— Text excerpt —
▶
Adventure games remove a lot of the inconveniences, but theirs isn’t the only recipe for success. Bizarrely, some of the funniest modern games come from licensed properties, a space generally considered a gaming ghetto. But The Simpsons Game and, more recently, South Park: The Stick of Truth, prove that with clever writing (by comedy veterans) and by taking shots at gaming tropes in smart ways, you make a funny game that’s not mired in ancient conventions of play and pace.

And then there are wild outliers, games that manage to be funny more by surprise and sheer force of will than with traditional comedy writing.  Look at this year’s Doom reboot, one of most unexpectedly hilarious games I’ve played in a decade. By casting off the grimdark, super self-serious tone of Doom 3, the new game made me actually laugh out loud with its corporate investigation of the profitability of hell-portals and protagonist who just does not give a fuck about anything/one. Doom never tries too hard and is able to make fun of itself and its long, silly, death-metal Satanist lineage in a way that’s surprisingly charming and 2016’s best surprise so far.
◀
— Data block —
▶
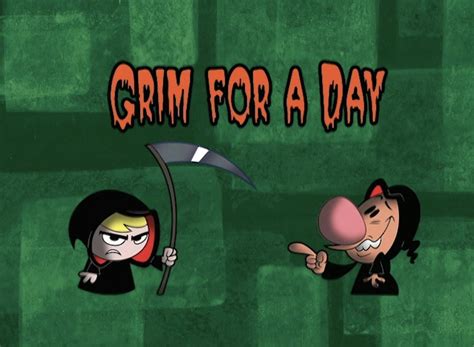 Grim For A Day The Grim Adventures Of Billy And Mandy Wiki Fandom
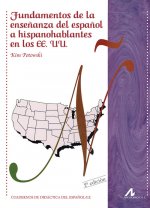 Fundamentos de la enseñanza del español a hispanohablantes en los EE.UU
◀
— Actions to take —
a – In the text on funny video games, whose tone did the new Doom cast off?
b – Reproduce the text on funny video games from "And then there" up to and including "surprise so far.", swapping "hell-portals" for "demon gates".
c – Write what comes next in the text on funny video games, picking up after its last sentence.

— Responses to the tasks —
a – Doom 3's grimdark, super self-serious tone.

b –
And then there are wild outliers, games that manage to be funny more by surprise and sheer force of will than with traditional comedy writing.  Look at this year’s Doom reboot, one of most unexpectedly hilarious games I’ve played in a decade. By casting off the grimdark, super self-serious tone of Doom 3, the new game made me actually laugh out loud with its corporate investigation of the profitability of demon gates and protagonist who just does not give a fuck about anything/one. Doom never tries too hard and is able to make fun of itself and its long, silly, death-metal Satanist lineage in a way that’s surprisingly charming and 2016’s best surprise so far.

c –
Getting laughs is harder than it looks, though, and not every swing is a homerun.  Some games get part or even most of the way there but fumble at crucial points or just push too hard in the wrong direction. Take open world stalwarts like Grand Theft Auto or Saint’s Row. There are some genuinely hilarious moments in both (as you’d expect after so many bites at the apple), but they miss the mark even more often. Both games have the bad habits of relying on sophomoric toilet humor or pointing at something vaguely dirty/sexual and hoping it’s funny by itself, in a vacuum. But a purple dildo by itself isn’t hilarious, and calling your restaurant “Rusty Brown’s Ring Donuts” is just kind of sad. It has the feel of that slightly creepy uncle who was amusing in grade school but is still cracking the same terrible jokes 30 years later.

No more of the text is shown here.